*** Opening Data to examine ***

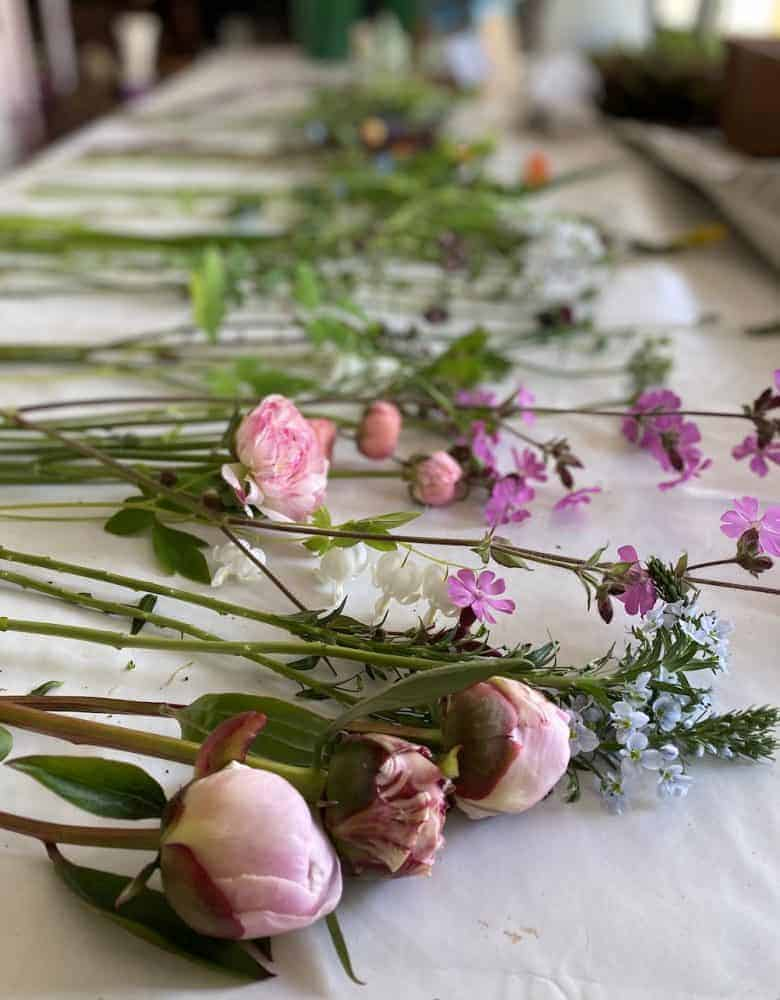 conditioning flowers for arranging peonies, seasonal english roses and british flowers #british #flowers #arranging #conditioning #peonies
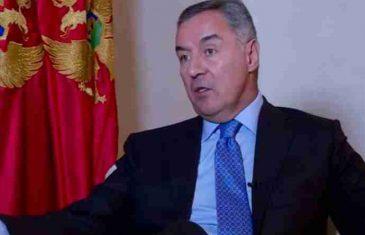 MILO UPOZORIO: Srbi u Crnoj Gori ne smiju pobijediti, ukinuli bi priznanje Kosova i sankcije Rusiji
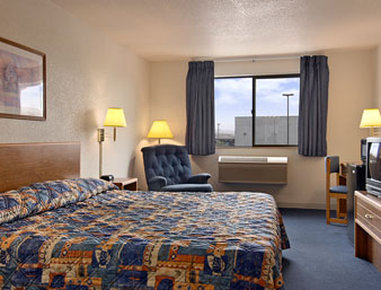Super 8 The Dalles OR - King Bed Room with MicroFridge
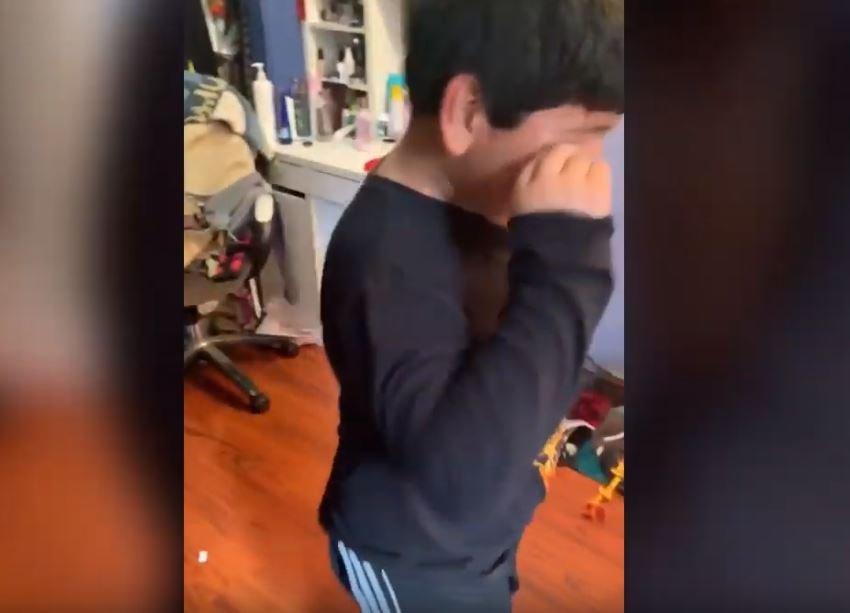 Niño con mano en el ojo. Fuente: YouTube / Caters Clips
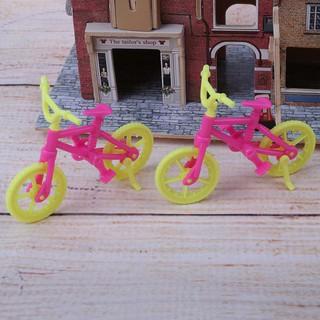 Set 2 xe đạp đồ chơi bằng nhựa xinh xắn dành cho các bé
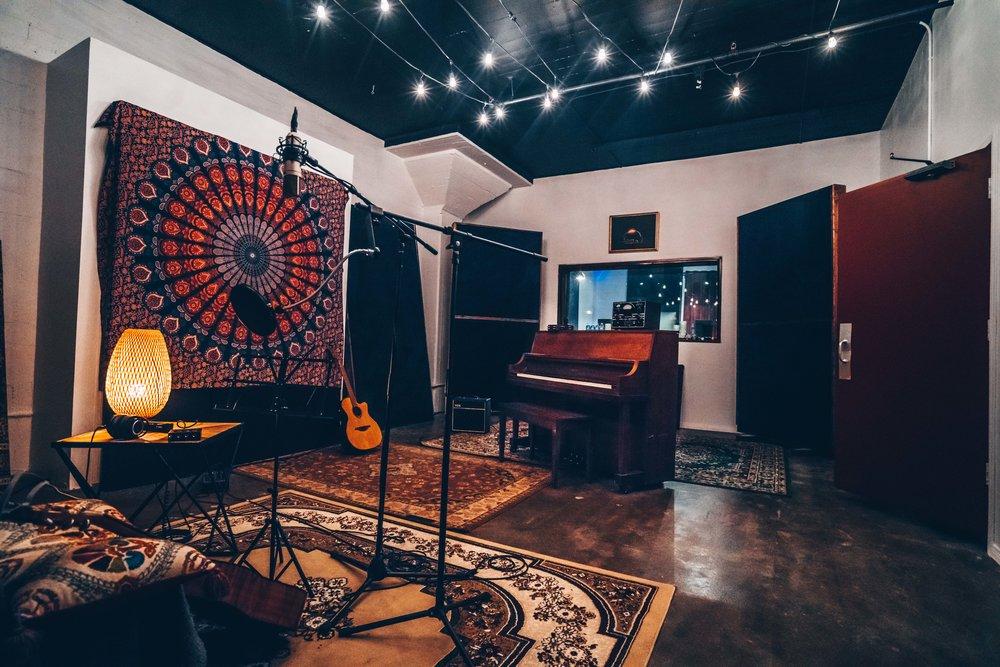 Neon Sound LA Recording Studio DTLA NOHO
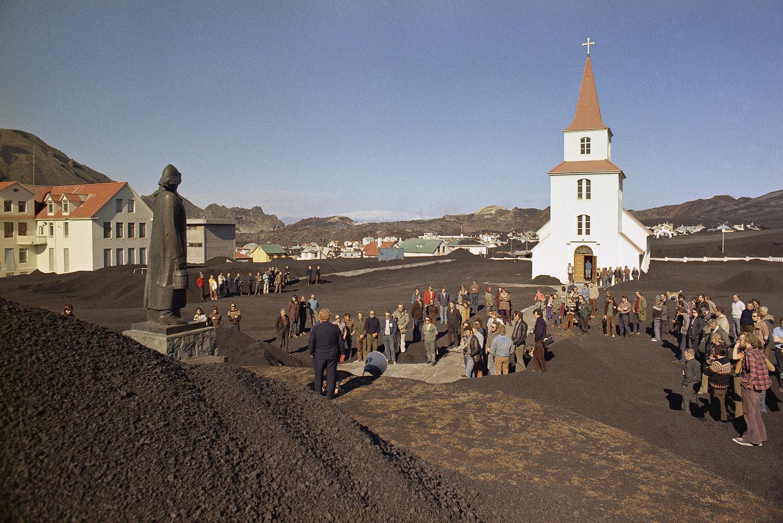 Вестманнаэйяр. Люди собираются возле церкви после извержения Эльдфедль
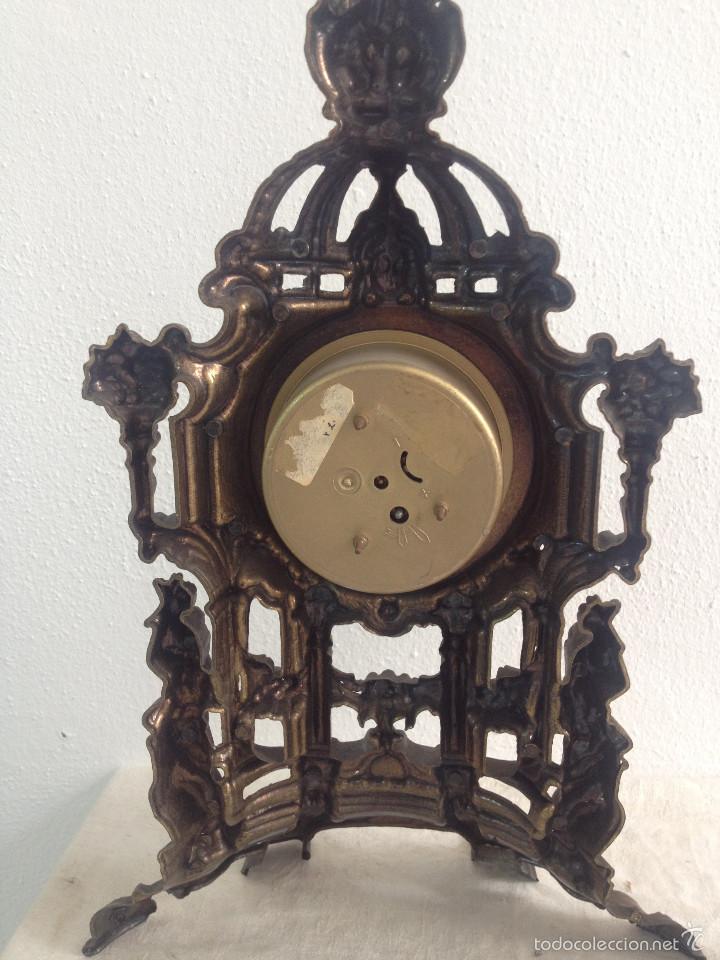 Relojes de carga manual: RELOJ Y DOS CANDELABROS - Foto 8 - 56871078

*** Closing Data to examine ***

Exercise brief: Repeat exactly the lines from the one holding "MILO UPOZORIO: Srbi" through the last line of the entries, both included; the pictures do not belong in the copy.

Written response:
 MILO UPOZORIO: Srbi u Crnoj Gori ne smiju pobijediti, ukinuli bi priznanje Kosova i sankcije Rusiji
Super 8 The Dalles OR - King Bed Room with MicroFridge
 Niño con mano en el ojo. Fuente: YouTube / Caters Clips
 Set 2 xe đạp đồ chơi bằng nhựa xinh xắn dành cho các bé
 Neon Sound LA Recording Studio DTLA NOHO
 Вестманнаэйяр. Люди собираются возле церкви после извержения Эльдфедль
 Relojes de carga manual: RELOJ Y DOS CANDELABROS - Foto 8 - 56871078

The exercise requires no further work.